In the simple case there is a fixed number of agents present throughout the entire simulation. However, it is also possible to dynamically introduce and remove agents, which is typically done when they enter and exit the supported area. Removing agents is easy, all it takes is removing the information for a given agent from the lists of agent properties, agent states, and recurrent states. For convenience, DRIVE returns a boolean vector indicating which agents are within the supported area after the predicted step. Similarly, removing these agents from any simulation management tool that calls DRIVE under-the-hood will achieve the same result. Introducing agents into a running simulation is more complicated, due to the requirement to construct their recurrent state.
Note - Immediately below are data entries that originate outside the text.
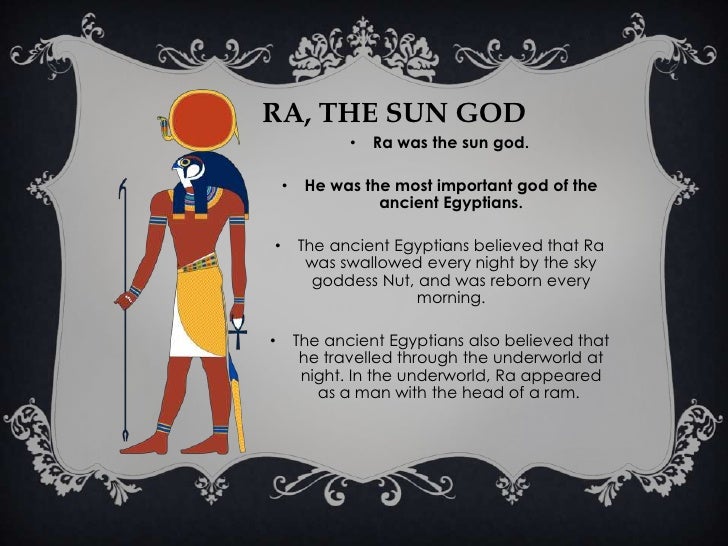 RA, THE SUN GOD

• Ra was the sun god.

• He was the most important god of the ancient Egyptians.

• The ancient Egyptians believed that Ra was swallowed every night by the sky goddess Nut, and was reborn every morning.

• The ancient Egyptians also believed that he travelled through the underworld at night. In the underworld, Ra appeared as a man with the head of a ram.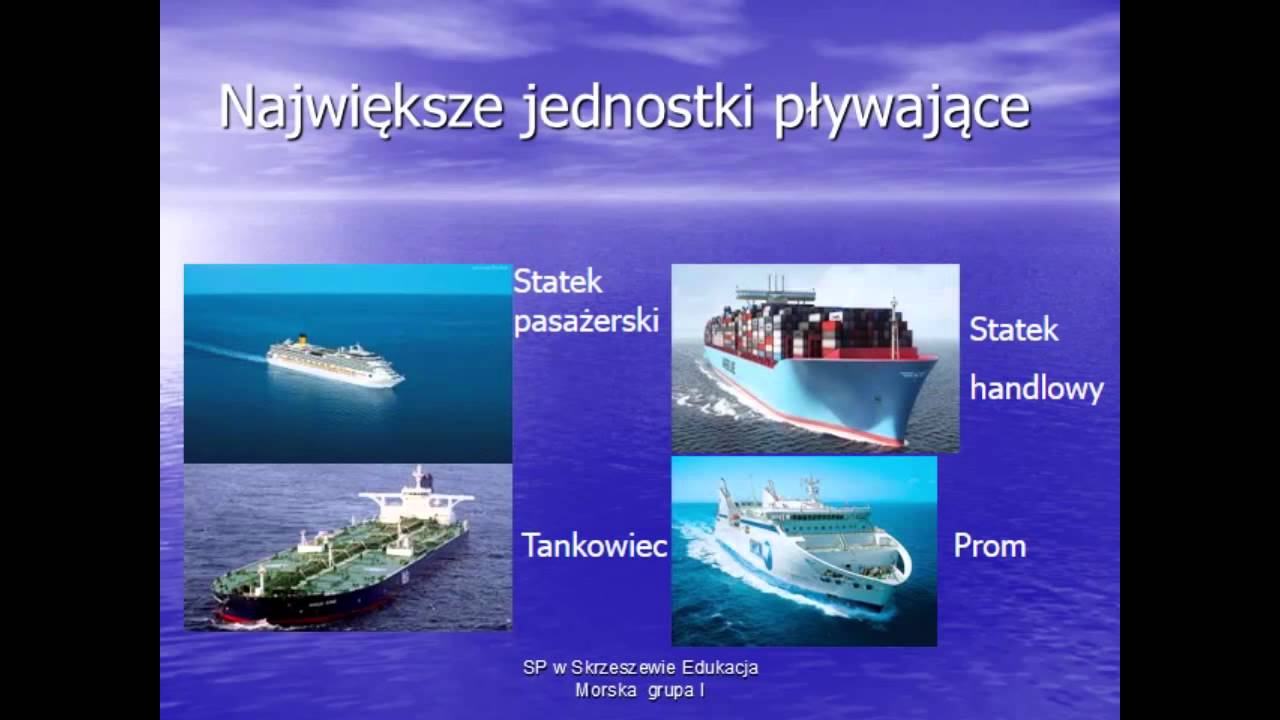 Największe jednostki pływające

Statek pasażerski

Statek handlowy

Tankowiec

Prom

SP w Skrzeszewie Edukacja Morska grupa I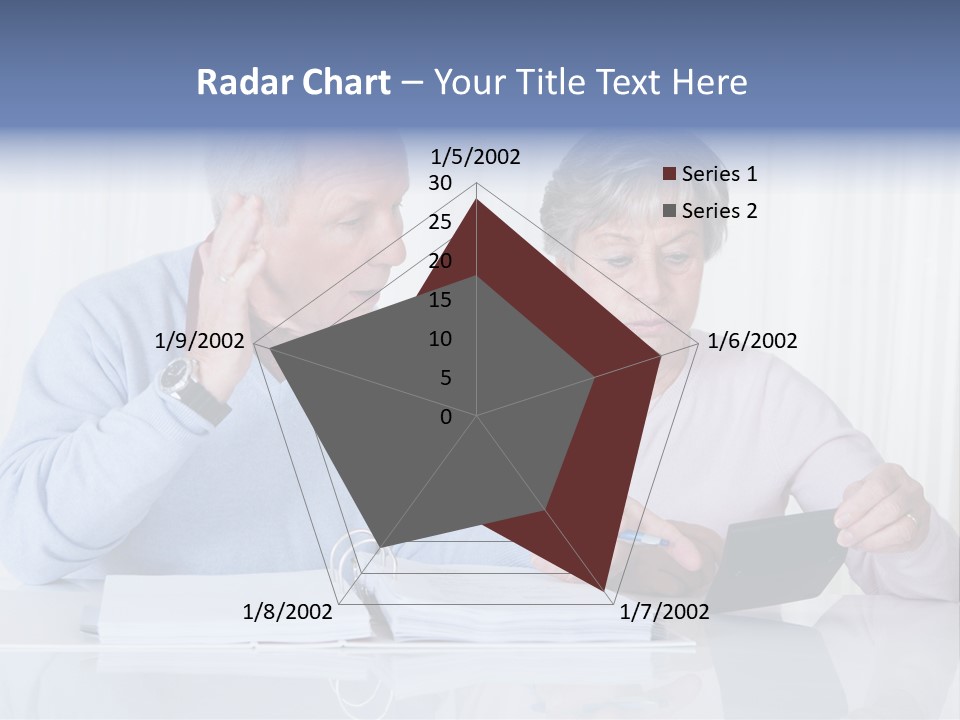 Radar Chart – Your Title Text Here

1/5/2002
30
25
20
15
10
5
0
1/6/2002
1/7/2002
1/8/2002
1/9/2002

Series 1
Series 2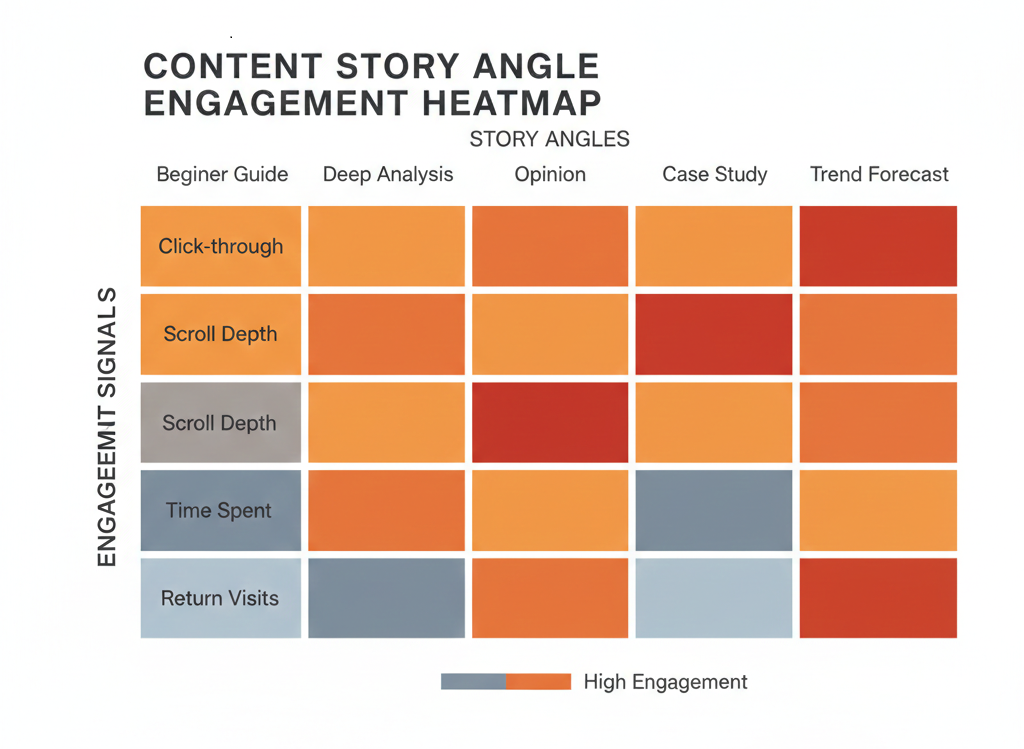 CONTENT STORY ANGLE ENGAGEMENT HEATMAP

STORY ANGLES

Beginer Guide
Deep Analysis
Opinion
Case Study
Trend Forecast

ENGAGEEMIT SIGNALS

Click-through
Scroll Depth
Scroll Depth
Time Spent
Return Visits

High Engagement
When predictions for the new agents are not going to be consumed, its state can simply be appended to the relevant lists, with the recurrent state set to zeros. To obtain good predictions for such an agent, another call to INITIALIZE needs to be made, providing the recent history of all agents, including the new agent. This correctly initializes the recurrent state and DRIVE can be called from that point on normally. For best performance, each agent should initially be controlled by the client for at least 10 time steps before being handed off to ITRA as an NPC by calling INITIALIZE.
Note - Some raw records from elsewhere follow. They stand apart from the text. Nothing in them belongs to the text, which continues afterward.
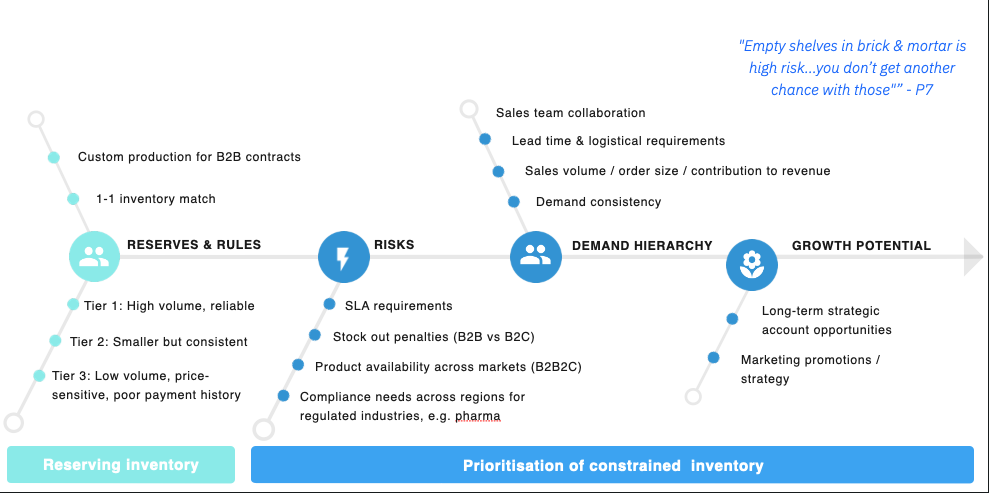 "Empty shelves in brick & mortar is high risk...you don't get another chance with those"" - P7

Custom production for B2B contracts

1-1 inventory match

RESERVES & RULES

Tier 1: High volume, reliable

Tier 2: Smaller but consistent

Tier 3: Low volume, price-sensitive, poor payment history

RISKS

SLA requirements

Stock out penalties (B2B vs B2C)

Product availability across markets (B2B2C)

Compliance needs across regions for regulated industries, e.g. pharma

Sales team collaboration

Lead time & logistical requirements

Sales volume / order size / contribution to revenue

Demand consistency

DEMAND HIERARCHY

GROWTH POTENTIAL

Long-term strategic account opportunities

Marketing promotions / strategy

Reserving inventory

Prioritisation of constrained inventory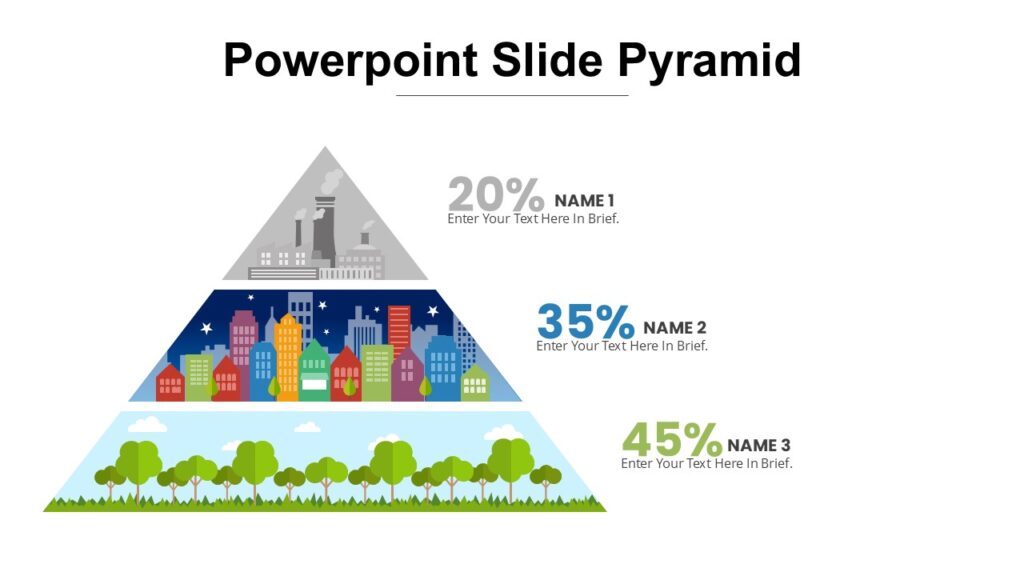 Powerpoint Slide Pyramid

20% NAME 1
Enter Your Text Here In Brief.

35% NAME 2
Enter Your Text Here In Brief.

45% NAME 3
Enter Your Text Here In Brief.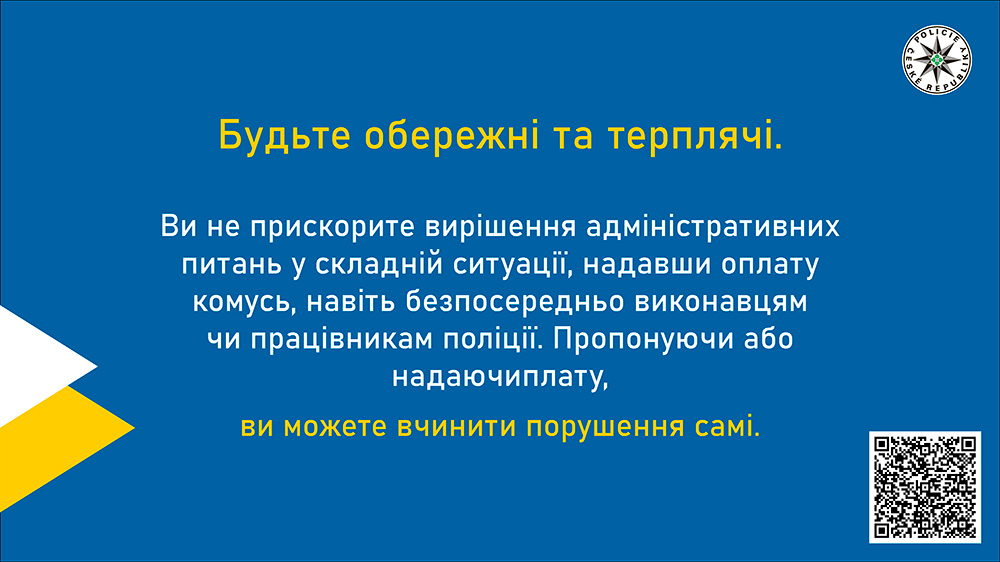 POLICIE ČESKÉ REPUBLIKY

Будьте обережні та терплячі.

Ви не прискорите вирішення адміністративних питань у складній ситуації, надавши оплату комусь, навіть безпосередньо виконавцям чи працівникам поліції. Пропонуючи або надаючиплату,

ви можете вчинити порушення самі.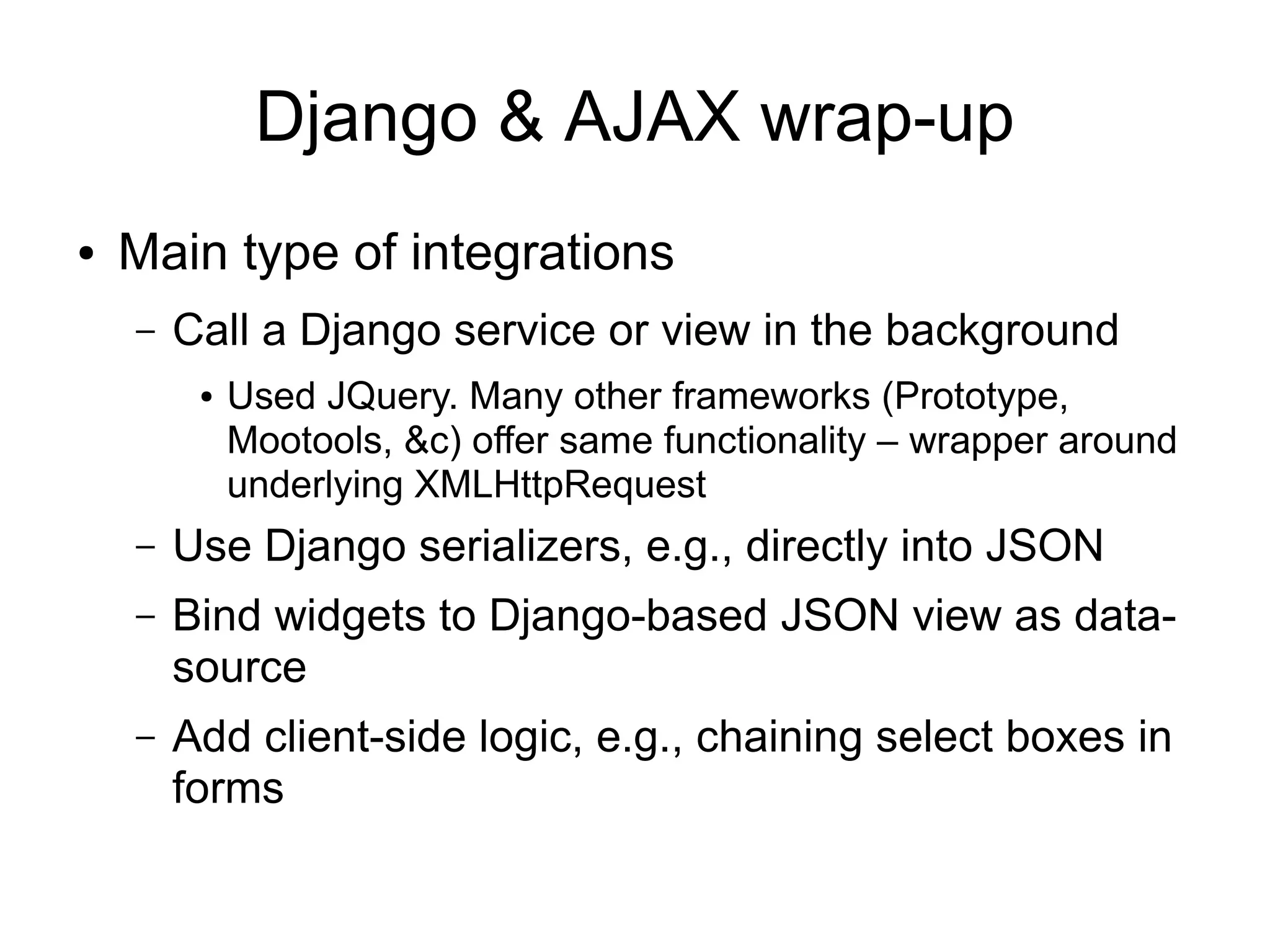 Django & AJAX wrap-up

• Main type of integrations

– Call a Django service or view in the background

• Used JQuery. Many other frameworks (Prototype, Mootools, &c) offer same functionality – wrapper around underlying XMLHttpRequest

– Use Django serializers, e.g., directly into JSON

– Bind widgets to Django-based JSON view as data-source

– Add client-side logic, e.g., chaining select boxes in forms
Reproducibility and control over predictions#

INITIALIZE and DRIVE optionally accept a random seed, which controls their stochastic behavior. With the same seed and the same inputs, the outputs will be approximately the same with high accuracy.
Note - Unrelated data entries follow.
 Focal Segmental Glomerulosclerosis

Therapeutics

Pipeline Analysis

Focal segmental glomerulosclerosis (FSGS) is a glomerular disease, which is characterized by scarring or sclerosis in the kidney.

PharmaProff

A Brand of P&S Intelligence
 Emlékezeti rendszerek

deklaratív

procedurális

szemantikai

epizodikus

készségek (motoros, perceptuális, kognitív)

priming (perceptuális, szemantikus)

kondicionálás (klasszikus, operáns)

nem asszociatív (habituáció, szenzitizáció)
Otherwise, there is a growing list of features that allow for controllability of the agents predicted behavior. Some of these features include:

Waypoints allow users to provide one or a series of navigational goals NPC agents will attempt to execute in the order provided. The waypoints must be reachable within the map - this means there is a path in the lanelets from the NPC’s current position to the waypoint (the waypoint is not outside of the map, the lanes are connected, etc.). At this time, the waypoints are defined with respect to space only and not with respect to time.

Aggressiveness is a parameter to can modify the behavior of particular agents. As the name suggests, this parameter varies how “aggressive” or “passive” an agent behaves as it navigates through a scene. Examples of aggressive behavior include, but are not limited to, higher general speed and a lower probability to yielding courteously to other agents.

Validation and debugging#

To facilitate development of integration without incurring the costs of API calls, we provide a way to mock API calls that returns locally computed simple responses in the correct format. This mock API also performs validation of message formats, including checking lengths of lists and bounds for numeric values, and those checks can also be optionally performed on the client side before paid API calls. All those features are only available in the Python library and not in the REST API. To enable the mock API, just set the environment variable IAI_MOCK_API to true according to Environment Variables. For further debugging and visualization, both INITIALIZE and DRIVE optionally return a rendered birdview image showing the simulation state after the call to them. This significantly increases the payload size and latency, so it should not be done in real integrations.

Importing from the package#

All public symbols are available directly from the top-level invertedai package. Always import from there, not from internal submodules:

# Correct
import invertedai as iai
from invertedai import WaypointManager

# Avoid — internal paths may change between versions without notice
from invertedai.helpers.waypoints import WaypointManager